| Stated goal |
Write the next part of the passage about the Holocaust survivor and the Gerer Rebbe, picking up after its last sentence.

| Reading passage |
____________________

This broken Jew was deported to the death camps together with
his wife, children, relatives and entire community. The man's
wife and children were gassed, his relatives decimated and his
entire community wiped put. He emerged from the ashes a lonely
man in a vast world that had silently swallowed the blood of
six million Jews.
The Jew lost one more thing in the camps: his G-d. After what
he experienced on his own flesh, he could not continue believing
in a G-d who allowed for an Auschwitz. Although after the war
he made aliyah to Eretz Yisroel (Israel), he completely
abandoned Jewish practice and observance. Yet he missed his
old Rebbe and went to visit him in Tel Aviv.
The Gerer Rebbe himself lost large chunks of his family in the
Holocaust. In addition, nearly all of his 250,000 followers
were wiped out by the Germans. The Rebbe of Ger and some members
of his immediate family managed to escape Warsaw in 1940 and
arrived in Eretz Yisroel soon after
Upon hearing the story of his disciple, the Rebbe of Ger broke
into sobs. The man and his Rebbe sat together mourning what
they had lost. After a long period of weeping, the Gerer Rebbe
wiped his tears and said -- in Yiddish - the following:
"Before Your Eyes"
In his farewell address to his people, Moses recounts
the moment when he descended from the Sinai Mountain with the
two Divine tablets to present to the Jewish people:
"I descended from the mountain," Moses recalls, "the
mountain was still burning with fire and the two tablets of
the covenant were in my two hands. I immediately saw that you
had sinned against G-d, making a cast calf. You were so quick
to turn from the path that G-d had prescribed.

____________________

| Supplied data |
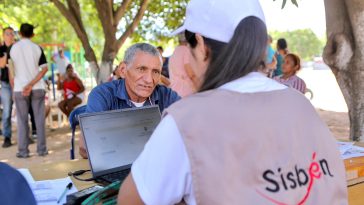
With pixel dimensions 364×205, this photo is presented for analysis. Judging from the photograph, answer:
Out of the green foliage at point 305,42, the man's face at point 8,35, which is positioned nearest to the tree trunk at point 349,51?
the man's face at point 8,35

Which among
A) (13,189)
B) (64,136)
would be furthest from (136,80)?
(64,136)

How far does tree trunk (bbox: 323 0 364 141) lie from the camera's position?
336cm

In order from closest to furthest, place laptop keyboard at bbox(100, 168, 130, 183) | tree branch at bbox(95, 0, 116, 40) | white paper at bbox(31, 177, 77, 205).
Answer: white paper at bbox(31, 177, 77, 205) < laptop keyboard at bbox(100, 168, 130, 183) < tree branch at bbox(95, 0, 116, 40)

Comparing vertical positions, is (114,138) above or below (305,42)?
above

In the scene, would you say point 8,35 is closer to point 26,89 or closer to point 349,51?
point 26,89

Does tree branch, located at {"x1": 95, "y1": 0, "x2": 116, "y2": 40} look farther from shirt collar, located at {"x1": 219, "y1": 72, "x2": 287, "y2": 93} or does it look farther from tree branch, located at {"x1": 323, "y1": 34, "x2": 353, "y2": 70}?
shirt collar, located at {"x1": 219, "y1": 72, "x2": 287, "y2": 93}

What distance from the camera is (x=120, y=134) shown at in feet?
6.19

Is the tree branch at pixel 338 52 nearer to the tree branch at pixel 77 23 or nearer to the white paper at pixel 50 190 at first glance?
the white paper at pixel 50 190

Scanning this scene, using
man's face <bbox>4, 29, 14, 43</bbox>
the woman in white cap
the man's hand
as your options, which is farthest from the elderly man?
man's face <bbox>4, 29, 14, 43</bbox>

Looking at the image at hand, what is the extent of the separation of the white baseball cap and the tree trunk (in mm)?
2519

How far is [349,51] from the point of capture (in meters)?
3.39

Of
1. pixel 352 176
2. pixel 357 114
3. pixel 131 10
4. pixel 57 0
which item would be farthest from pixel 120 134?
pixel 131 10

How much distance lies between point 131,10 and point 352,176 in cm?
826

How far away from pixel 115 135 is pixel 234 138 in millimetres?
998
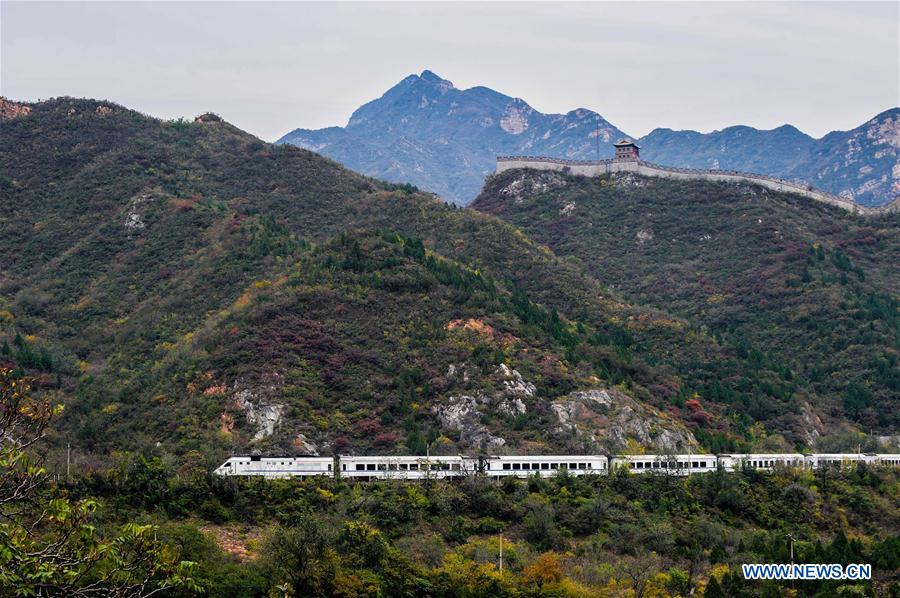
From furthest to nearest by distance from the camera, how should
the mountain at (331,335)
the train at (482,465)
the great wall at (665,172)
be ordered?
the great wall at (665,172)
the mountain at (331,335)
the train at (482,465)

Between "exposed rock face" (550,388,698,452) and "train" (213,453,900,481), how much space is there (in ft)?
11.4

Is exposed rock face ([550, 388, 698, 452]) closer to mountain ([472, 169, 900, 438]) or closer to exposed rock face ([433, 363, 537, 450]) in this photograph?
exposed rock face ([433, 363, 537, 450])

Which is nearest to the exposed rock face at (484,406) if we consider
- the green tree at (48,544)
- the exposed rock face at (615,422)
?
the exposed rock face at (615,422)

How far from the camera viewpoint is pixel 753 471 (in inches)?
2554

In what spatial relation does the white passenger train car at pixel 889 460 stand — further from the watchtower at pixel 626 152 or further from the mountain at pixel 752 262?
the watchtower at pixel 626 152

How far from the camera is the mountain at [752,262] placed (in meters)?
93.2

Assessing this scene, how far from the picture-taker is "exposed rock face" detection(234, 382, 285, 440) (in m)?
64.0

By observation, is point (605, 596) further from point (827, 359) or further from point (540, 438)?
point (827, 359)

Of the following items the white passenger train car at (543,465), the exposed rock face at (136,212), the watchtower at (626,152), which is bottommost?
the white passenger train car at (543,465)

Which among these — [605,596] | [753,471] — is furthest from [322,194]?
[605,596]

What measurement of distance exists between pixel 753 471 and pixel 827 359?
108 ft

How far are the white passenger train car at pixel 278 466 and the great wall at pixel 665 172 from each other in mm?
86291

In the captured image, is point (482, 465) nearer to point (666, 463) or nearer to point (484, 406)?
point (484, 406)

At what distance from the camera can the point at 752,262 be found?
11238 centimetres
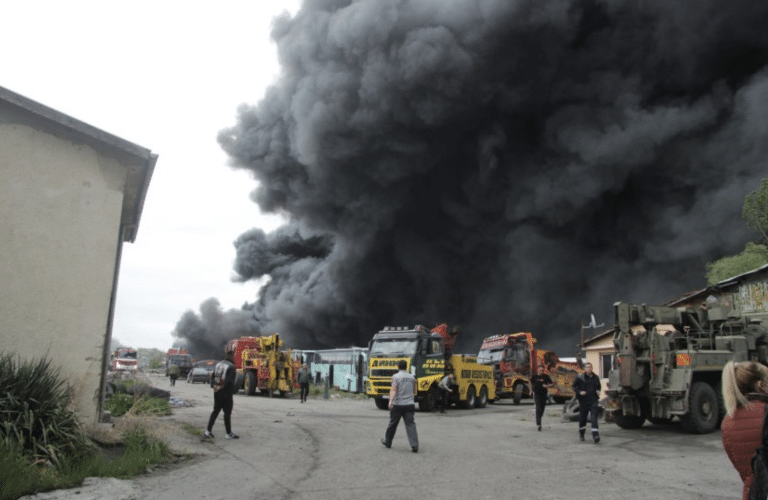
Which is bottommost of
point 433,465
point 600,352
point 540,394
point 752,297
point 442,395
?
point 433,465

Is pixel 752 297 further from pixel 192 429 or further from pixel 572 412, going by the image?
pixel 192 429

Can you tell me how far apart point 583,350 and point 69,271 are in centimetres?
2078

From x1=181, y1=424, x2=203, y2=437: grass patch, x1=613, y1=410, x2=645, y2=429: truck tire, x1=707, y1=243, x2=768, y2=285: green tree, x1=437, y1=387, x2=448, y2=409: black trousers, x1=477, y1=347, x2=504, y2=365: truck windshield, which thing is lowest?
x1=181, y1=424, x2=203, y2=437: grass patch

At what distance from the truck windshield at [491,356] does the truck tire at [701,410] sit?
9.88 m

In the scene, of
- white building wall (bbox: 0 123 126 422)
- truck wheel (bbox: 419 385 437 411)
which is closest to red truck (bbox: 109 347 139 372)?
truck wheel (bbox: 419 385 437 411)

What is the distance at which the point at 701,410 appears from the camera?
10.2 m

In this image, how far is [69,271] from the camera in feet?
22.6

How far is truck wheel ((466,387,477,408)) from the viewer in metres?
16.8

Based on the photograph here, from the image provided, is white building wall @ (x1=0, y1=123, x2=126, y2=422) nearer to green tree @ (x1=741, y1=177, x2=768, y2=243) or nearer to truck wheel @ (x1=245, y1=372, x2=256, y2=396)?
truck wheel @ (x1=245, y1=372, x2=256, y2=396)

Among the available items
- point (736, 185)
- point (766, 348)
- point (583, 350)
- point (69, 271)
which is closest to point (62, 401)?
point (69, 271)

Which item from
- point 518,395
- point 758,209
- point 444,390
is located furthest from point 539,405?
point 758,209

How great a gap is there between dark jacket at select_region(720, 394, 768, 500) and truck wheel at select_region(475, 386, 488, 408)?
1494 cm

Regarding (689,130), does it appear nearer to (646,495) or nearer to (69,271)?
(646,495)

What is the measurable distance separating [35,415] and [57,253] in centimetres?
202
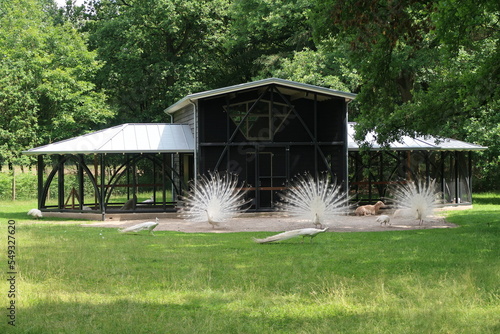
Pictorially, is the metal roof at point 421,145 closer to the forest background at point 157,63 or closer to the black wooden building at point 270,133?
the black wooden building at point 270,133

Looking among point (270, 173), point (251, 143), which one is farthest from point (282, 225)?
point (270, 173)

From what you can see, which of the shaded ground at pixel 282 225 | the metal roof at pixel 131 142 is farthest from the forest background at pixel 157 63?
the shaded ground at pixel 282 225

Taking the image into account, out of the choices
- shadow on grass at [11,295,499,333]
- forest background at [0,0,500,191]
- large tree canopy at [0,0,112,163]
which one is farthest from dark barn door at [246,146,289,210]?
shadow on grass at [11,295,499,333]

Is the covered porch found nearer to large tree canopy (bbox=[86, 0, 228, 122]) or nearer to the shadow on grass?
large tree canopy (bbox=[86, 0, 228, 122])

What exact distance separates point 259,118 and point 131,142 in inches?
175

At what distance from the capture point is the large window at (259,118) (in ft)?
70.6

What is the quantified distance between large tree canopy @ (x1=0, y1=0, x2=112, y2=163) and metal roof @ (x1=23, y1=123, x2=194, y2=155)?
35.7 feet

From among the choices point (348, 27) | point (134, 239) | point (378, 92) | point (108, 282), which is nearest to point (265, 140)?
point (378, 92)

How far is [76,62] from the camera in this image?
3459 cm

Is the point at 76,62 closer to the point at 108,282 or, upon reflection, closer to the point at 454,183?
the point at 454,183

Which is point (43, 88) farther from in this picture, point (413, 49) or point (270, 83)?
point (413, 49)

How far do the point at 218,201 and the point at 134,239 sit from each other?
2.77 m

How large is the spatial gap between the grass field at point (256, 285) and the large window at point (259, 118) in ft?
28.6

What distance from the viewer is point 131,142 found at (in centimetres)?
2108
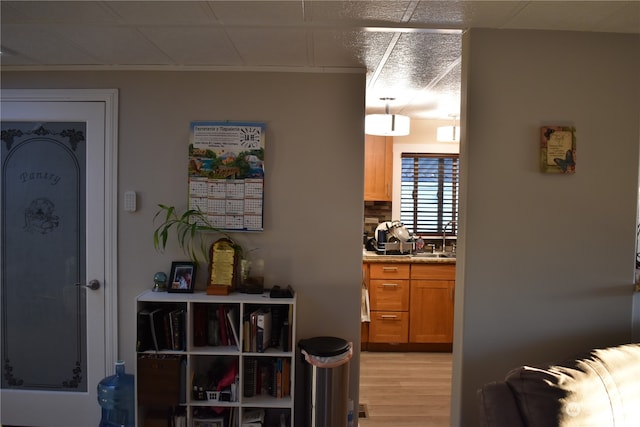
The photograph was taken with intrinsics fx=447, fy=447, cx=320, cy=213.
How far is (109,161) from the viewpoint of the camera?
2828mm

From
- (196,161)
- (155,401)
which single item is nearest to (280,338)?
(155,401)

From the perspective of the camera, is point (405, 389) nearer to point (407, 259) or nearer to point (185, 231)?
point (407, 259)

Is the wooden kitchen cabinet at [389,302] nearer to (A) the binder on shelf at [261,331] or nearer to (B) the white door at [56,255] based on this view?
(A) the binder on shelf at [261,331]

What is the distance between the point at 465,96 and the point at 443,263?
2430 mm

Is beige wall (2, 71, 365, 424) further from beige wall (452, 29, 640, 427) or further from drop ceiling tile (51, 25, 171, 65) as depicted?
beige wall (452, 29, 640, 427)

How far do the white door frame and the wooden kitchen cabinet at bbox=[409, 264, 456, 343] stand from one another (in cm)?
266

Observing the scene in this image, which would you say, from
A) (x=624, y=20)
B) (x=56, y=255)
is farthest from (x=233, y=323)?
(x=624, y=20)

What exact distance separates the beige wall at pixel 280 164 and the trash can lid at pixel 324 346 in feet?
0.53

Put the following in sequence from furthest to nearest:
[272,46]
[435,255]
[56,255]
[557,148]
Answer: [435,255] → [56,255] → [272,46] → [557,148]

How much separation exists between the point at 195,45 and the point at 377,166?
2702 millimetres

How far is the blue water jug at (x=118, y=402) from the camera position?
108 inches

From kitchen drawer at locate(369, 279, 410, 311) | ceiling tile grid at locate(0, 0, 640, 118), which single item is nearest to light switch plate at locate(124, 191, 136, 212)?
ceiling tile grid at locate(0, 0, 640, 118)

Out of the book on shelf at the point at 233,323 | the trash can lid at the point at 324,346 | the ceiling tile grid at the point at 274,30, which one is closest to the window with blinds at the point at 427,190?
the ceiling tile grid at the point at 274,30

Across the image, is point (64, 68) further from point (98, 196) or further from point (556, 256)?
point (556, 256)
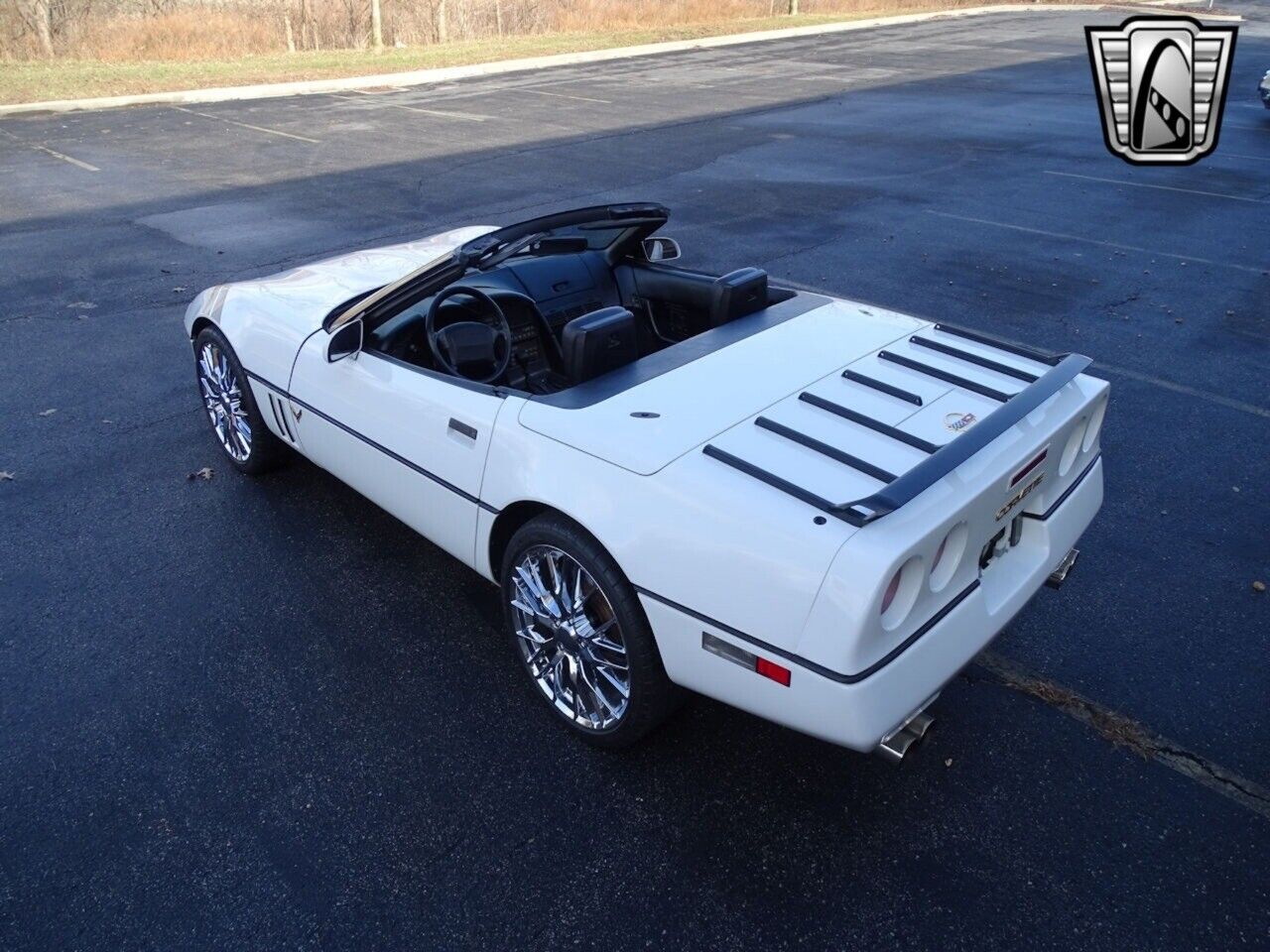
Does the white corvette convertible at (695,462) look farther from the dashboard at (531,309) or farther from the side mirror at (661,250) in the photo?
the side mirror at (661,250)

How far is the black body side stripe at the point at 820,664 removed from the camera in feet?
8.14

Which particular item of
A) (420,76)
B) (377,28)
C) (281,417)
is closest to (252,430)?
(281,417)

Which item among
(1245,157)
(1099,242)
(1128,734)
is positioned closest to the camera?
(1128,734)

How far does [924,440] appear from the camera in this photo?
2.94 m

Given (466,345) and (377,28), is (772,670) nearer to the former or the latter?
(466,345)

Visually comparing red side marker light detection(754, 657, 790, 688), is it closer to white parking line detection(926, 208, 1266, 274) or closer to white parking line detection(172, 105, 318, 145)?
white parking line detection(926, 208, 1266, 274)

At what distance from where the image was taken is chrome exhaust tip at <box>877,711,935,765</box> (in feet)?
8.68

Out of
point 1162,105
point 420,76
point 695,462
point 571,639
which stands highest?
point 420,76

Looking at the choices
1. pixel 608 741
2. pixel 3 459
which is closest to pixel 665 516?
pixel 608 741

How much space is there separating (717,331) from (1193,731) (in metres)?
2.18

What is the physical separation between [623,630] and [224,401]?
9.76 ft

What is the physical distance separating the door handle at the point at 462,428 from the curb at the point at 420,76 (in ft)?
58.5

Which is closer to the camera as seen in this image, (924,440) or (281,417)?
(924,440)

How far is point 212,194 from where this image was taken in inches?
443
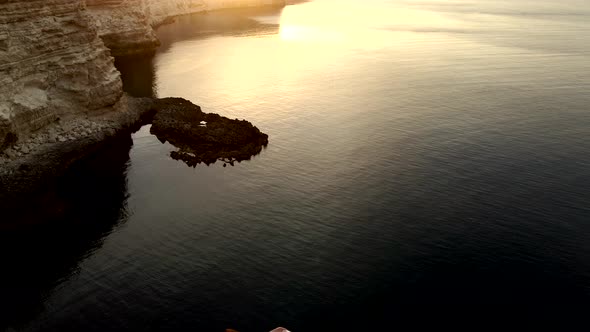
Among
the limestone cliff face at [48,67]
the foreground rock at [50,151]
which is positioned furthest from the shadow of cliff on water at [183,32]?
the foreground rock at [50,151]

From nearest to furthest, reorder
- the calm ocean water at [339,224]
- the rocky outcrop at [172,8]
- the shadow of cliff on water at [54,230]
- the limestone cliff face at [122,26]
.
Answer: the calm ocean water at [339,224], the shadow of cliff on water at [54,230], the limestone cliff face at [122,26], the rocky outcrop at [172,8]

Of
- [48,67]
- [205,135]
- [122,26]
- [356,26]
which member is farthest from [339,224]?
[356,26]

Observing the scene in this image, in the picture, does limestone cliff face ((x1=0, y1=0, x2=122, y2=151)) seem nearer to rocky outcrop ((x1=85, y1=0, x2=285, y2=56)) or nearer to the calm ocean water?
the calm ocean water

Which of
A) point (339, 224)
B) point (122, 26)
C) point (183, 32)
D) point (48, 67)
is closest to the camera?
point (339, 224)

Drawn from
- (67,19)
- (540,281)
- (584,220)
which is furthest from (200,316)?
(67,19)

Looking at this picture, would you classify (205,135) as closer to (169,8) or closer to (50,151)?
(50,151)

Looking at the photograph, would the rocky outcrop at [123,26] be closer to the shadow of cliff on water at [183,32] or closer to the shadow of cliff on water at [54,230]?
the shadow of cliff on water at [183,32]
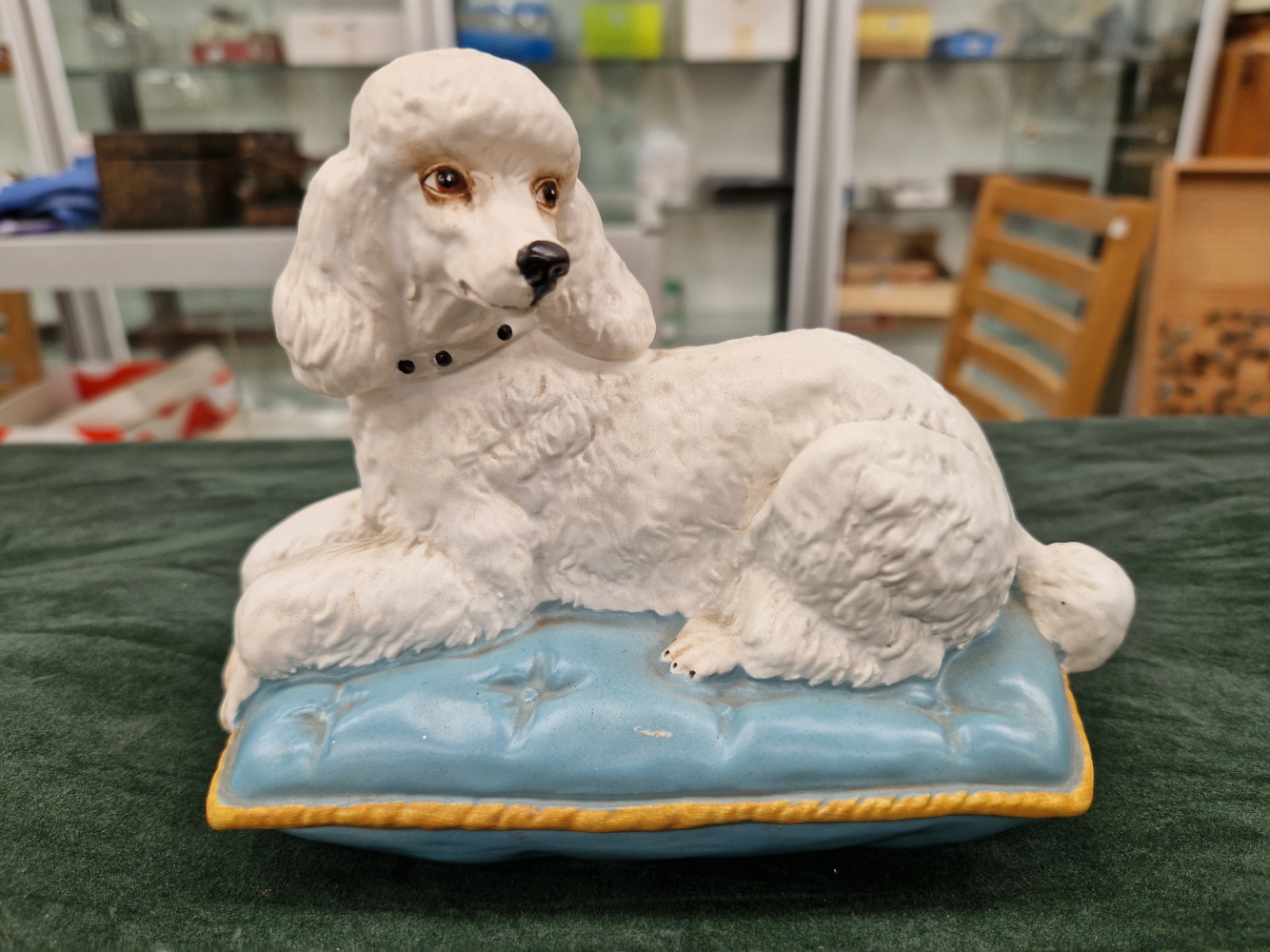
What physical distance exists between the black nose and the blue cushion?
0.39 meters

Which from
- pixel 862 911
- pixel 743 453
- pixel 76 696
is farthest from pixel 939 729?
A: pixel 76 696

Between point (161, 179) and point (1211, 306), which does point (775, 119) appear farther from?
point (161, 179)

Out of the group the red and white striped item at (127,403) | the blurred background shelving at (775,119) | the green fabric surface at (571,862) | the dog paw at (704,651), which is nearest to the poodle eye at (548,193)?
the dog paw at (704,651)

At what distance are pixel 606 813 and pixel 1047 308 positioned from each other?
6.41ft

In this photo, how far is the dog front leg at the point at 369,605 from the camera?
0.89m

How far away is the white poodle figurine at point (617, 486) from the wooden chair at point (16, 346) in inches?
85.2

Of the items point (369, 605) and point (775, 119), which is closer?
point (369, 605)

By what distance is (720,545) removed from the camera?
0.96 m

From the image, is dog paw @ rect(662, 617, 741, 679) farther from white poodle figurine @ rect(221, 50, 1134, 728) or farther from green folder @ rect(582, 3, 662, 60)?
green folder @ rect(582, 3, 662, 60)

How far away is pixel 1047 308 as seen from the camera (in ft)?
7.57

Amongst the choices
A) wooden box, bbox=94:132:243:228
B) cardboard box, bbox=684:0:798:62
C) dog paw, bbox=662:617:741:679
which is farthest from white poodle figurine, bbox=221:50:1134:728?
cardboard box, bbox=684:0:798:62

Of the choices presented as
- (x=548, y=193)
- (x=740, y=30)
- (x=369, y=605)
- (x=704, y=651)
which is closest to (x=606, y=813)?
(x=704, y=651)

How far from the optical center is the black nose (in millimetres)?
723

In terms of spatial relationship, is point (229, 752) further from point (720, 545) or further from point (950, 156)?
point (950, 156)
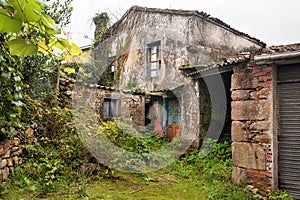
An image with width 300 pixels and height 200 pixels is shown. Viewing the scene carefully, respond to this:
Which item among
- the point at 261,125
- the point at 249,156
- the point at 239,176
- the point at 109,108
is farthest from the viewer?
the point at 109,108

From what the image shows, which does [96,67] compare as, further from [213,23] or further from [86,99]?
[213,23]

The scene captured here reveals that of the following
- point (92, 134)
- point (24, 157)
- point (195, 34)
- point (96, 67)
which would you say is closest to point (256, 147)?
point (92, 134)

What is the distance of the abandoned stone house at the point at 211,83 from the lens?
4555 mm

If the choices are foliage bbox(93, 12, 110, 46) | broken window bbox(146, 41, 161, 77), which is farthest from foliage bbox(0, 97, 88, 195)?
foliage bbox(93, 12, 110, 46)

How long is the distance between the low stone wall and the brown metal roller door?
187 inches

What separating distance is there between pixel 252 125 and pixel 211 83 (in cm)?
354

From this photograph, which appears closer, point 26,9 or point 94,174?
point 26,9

____________________

| Answer below |
"I grasped the two tablets, and threw them down from my
two hands, and I smashed them before your eyes."
Moses proceeds to relate how after much toil he succeeded in
"persuading" G-d to forgive the Jewish people for
their sin. He then carved out a second pair of tablets to replace
the smashed first ones.
Though the two sets were identical in content, containing
the Ten Commandments, the second pair did not possess the same
Divine magic and splendor as the first tablets, which were defined
in the Torah[3]
as being a product of "G-d's handiwork and G-d's script."
Now, considering the well-known meticulousness of each word
in the Bible, Moses' words "I smashed them before your
eyes" seem superfluous. Suppose Moses had turned around
and broken the tablets out of view, would that in anyway have
lessened the tragedy? Why did Moses find it important to emphasize
that the breaking occurred "before your eyes"[4]?
Two Worlds
What Moses was saying, explained the Rebbe of
Ger, was that "I smashed the tablets only before your eyes."
The shattering of the tablets occurred only before your eyes
and from your own vantage point. In reality, there exists a
world in which the tablets have never been broken.
"As hard as it is for you and I to believe," the Rebbe
concluded, "I want you to know that the decimation of our
families, our communities and our people occurred only 'before
our eyes.' There remains a world in which the Jewish people
are wholesome and complete. Beneath the surface of our perception
there exists a reality in which every single Jew from Abraham
till today is perfectly alive.
"The day will come," said the Rebbe of Ger, "when
that world will be exposed. Hashem will mend our broken tablets
and our broken nation. We will discover how the tablets were
really never broken and the Jewish people were always complete."
Shattered Dreams
Many of us once owned a set of sacred tablets
that at some point in our life were destroyed.
It may have been the death of a mother or father at a young
age, bringing to an abrupt end the nurturing and security a
child so desperately needs from parents. It may have been any
other form of pain and loss that we experienced during our life
which robbed us of the love and joy we once called our own.
Many of us create for ourselves a second pair of "tablets"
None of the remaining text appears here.